So, ignoring the media crisis du jour, how did 2020 actually start in Southwest California? About as expected – no surprises, no rush, no crash. January is always a slow month and this year was no different. After a decent December that capped off a pretty good 2019 season, pending sales were down coming into the month so all things considered. we pretty much knew what was going to happen. And it did, but maybe not as bad as it could have. Sure that closed sales were down 21% from December (860 / 679) but they were 16% better than January 2019 (583), so that’s not bad. And pending sales coming into February are up 20% (672 / 843), so subtract two holidays, add a leap day, multiply by low interest rates carry the seven, = February should be even better.
What about prices, you ask?
More good news. January median price ticked up 2% from December ($385,900 / $395,188) and improved 6% over last January ($370,706). That’s good news for home sellers, but not so good if you’re trying to buy– especially if you’re a first-time home buyer. Not only that but there’s way fewer options to choose from right now. We’ve had eight straight months of inventory declines dropping us 6% month-over-month (1,720 / 1,623) and down a whopping 30% from last January (2,317). Inventory is at its lowest level since January 2018 and, after rising to 4+ months a few times in 2019, has now dropped to around 2monthsin most markets.
As I’ve cautioned before, some percentage of sales and inventory can be attributed to increased new home construction across our region, and we are appreciative of the efforts our cities and county are making to address the housing crisis.
But that’s still a grim inventory number coming into the year. If we’re going to have a robust buying season, it’s imperative we add to that listing inventory because you can’t sell what you don’t have. And right now we don’t have! Despite the Governor’s pledge to add 350,000 new dwelling units to the state every year, in 2019 the state actually produced fewer that it had in 2018 – down around 108,000 units. And projections from both the California Association of Realtors and the Building Industry Association are forecasting less than 1,000 additional homes built in 2020 – from 108,170 to 108,620. Not only a far cry from the Governor’s 350,000, but less than the 180,000 we need just to keep pace with growth. Probably a good thing people are leaving the state – take some of the pressure off.

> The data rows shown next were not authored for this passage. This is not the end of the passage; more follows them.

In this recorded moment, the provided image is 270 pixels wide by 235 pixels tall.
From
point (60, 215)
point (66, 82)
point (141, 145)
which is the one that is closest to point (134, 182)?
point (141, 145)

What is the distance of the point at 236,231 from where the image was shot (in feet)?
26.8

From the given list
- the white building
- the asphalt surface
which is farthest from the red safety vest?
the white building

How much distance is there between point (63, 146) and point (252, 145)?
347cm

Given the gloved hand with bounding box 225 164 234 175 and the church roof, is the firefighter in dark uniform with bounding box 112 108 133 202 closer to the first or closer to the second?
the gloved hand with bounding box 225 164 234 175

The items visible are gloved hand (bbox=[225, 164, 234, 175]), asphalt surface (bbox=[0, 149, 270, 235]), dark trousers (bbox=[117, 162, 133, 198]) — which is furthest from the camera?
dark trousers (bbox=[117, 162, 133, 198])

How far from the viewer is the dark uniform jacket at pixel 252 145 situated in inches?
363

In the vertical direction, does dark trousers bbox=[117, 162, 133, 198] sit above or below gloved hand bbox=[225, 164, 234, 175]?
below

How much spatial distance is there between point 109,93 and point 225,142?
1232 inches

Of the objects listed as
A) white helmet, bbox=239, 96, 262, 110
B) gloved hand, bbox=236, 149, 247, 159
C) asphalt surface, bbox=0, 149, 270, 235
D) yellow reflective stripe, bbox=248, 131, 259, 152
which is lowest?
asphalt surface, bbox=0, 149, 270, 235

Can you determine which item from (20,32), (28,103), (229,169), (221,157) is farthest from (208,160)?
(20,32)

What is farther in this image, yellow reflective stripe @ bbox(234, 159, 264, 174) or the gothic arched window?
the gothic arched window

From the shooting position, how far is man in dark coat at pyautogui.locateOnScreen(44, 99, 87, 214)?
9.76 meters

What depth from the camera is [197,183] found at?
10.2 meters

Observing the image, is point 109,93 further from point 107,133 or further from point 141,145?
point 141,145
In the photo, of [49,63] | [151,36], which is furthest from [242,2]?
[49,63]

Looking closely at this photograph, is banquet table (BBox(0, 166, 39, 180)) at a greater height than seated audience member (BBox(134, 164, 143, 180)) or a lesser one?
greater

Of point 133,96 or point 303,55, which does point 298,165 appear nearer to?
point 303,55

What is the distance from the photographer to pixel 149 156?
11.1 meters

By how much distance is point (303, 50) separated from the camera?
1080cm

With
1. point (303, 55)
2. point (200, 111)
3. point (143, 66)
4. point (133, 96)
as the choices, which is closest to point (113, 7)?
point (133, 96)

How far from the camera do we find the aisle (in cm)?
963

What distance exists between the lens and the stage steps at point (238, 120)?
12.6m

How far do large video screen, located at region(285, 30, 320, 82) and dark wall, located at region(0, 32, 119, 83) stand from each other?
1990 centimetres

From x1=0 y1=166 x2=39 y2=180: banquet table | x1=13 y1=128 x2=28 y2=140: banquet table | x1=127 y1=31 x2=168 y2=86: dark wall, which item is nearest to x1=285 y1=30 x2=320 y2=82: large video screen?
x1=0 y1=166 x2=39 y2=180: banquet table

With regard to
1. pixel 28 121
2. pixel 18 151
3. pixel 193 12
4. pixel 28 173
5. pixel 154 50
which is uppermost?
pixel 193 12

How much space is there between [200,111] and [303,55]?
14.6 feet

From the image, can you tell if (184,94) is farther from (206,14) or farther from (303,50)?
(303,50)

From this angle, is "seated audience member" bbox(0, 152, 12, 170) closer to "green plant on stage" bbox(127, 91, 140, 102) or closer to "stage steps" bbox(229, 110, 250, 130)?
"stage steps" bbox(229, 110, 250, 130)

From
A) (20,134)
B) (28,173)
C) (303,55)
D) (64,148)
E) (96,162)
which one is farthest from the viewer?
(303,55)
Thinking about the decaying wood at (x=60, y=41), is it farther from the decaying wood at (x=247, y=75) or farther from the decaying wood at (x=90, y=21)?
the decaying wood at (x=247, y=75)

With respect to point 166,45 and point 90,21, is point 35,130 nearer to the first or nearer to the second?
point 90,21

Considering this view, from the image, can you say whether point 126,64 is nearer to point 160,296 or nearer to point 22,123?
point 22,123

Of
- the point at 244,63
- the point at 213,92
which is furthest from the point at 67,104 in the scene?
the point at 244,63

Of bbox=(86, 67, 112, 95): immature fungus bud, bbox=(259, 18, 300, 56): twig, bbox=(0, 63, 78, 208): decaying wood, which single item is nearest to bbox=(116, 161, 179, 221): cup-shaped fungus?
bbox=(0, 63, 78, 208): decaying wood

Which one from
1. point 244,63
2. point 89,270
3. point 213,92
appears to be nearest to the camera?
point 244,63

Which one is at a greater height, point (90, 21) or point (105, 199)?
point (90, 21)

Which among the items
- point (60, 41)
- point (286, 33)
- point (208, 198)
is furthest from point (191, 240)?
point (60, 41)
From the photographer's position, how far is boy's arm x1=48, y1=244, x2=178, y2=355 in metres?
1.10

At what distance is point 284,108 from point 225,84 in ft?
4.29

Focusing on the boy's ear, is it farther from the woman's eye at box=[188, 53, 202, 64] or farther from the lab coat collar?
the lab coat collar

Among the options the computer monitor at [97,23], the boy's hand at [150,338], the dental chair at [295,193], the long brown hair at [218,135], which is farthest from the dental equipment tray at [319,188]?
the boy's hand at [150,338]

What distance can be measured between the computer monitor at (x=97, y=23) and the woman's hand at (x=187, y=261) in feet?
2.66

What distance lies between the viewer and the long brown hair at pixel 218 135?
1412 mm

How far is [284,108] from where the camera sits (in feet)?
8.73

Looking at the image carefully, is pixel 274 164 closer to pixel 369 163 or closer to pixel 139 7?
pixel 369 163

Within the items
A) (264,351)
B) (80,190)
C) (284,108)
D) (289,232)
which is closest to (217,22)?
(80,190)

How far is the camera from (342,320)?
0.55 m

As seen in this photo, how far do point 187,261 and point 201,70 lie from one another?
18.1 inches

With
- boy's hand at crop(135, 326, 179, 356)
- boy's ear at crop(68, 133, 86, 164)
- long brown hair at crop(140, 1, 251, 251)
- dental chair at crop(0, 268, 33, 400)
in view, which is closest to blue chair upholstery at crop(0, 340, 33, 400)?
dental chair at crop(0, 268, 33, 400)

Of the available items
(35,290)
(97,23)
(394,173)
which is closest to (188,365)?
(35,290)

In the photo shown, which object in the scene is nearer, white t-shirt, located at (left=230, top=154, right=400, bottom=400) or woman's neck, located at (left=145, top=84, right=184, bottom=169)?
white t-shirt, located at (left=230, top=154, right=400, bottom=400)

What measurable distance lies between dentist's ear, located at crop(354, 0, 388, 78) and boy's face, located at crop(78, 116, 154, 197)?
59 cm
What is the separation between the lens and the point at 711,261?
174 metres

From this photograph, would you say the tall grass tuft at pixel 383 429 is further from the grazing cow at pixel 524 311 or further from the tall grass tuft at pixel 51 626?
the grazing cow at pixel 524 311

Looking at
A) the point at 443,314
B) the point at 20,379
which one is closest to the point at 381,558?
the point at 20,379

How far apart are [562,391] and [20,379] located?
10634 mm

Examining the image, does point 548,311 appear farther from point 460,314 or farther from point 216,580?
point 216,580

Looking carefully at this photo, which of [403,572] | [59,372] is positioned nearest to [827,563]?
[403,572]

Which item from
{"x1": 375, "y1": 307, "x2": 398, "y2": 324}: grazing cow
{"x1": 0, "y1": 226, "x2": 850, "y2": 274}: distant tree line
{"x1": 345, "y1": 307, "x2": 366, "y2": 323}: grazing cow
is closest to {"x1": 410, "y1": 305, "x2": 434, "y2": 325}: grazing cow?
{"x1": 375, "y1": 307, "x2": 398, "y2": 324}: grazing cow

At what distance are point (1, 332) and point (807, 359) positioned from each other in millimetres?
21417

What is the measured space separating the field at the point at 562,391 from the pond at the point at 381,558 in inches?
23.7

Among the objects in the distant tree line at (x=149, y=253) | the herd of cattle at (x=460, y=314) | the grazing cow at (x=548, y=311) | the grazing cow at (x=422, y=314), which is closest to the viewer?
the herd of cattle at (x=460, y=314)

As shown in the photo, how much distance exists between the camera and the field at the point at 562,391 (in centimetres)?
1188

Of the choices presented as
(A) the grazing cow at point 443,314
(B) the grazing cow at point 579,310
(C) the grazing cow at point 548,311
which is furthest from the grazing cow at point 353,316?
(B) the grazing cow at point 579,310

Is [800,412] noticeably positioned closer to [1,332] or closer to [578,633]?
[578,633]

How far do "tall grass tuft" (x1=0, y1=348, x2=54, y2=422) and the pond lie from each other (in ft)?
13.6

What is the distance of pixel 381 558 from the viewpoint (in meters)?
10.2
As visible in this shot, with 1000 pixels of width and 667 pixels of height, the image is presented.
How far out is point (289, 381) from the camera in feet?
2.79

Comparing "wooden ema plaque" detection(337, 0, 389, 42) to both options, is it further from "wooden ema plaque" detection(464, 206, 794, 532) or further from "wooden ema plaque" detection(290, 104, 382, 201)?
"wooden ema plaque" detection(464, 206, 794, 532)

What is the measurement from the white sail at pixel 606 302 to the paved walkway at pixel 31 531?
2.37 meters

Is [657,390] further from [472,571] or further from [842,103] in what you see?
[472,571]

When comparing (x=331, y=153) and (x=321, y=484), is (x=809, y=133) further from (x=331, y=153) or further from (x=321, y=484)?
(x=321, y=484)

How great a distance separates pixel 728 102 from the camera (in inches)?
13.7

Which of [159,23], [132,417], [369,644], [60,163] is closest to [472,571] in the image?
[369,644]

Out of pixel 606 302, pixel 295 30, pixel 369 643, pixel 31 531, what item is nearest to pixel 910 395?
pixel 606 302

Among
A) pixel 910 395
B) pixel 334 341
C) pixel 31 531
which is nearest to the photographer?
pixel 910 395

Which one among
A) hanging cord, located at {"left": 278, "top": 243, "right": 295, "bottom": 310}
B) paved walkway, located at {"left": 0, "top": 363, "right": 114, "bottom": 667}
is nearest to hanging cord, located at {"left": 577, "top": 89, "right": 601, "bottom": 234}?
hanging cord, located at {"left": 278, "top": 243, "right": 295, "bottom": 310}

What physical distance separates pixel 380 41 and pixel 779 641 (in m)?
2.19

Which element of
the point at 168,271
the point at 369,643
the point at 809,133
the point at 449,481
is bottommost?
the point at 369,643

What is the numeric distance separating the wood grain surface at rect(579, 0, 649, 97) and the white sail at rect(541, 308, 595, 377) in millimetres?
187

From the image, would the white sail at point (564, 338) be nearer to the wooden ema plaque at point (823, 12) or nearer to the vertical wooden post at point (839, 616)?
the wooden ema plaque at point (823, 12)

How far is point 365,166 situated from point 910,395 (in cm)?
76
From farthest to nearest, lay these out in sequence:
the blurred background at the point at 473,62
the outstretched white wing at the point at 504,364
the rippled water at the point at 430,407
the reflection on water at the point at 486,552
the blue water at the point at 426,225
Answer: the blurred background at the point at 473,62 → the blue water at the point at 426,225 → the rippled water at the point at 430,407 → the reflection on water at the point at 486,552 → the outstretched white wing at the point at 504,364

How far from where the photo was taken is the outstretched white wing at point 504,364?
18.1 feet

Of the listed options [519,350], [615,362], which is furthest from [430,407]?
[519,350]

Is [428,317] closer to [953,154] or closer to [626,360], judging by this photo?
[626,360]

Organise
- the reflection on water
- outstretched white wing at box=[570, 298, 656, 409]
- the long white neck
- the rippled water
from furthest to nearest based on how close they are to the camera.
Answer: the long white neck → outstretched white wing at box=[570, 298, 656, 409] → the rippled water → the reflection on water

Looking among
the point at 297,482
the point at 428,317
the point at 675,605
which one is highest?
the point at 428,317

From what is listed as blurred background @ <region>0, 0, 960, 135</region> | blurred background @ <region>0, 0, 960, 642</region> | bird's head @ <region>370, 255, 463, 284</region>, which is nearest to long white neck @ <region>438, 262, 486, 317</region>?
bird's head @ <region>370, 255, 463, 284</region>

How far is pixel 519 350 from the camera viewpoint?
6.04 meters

The good news is that aside from CNN’s threat of a crash (when was the last time they were actually right?), most prognosticators of any repute remain optimistic for housing in 2020. With economic indicators all still in positive territory and interest rates expected to remain near record lows for the year, there are few indicators of a recession, or even a correction, this year. C.A.R is forecasting modest gains in sales and price, while CoreLogic is even more bullish on the market this year than they were last, and they usually do a pretty good job. Let’s hope they’re right.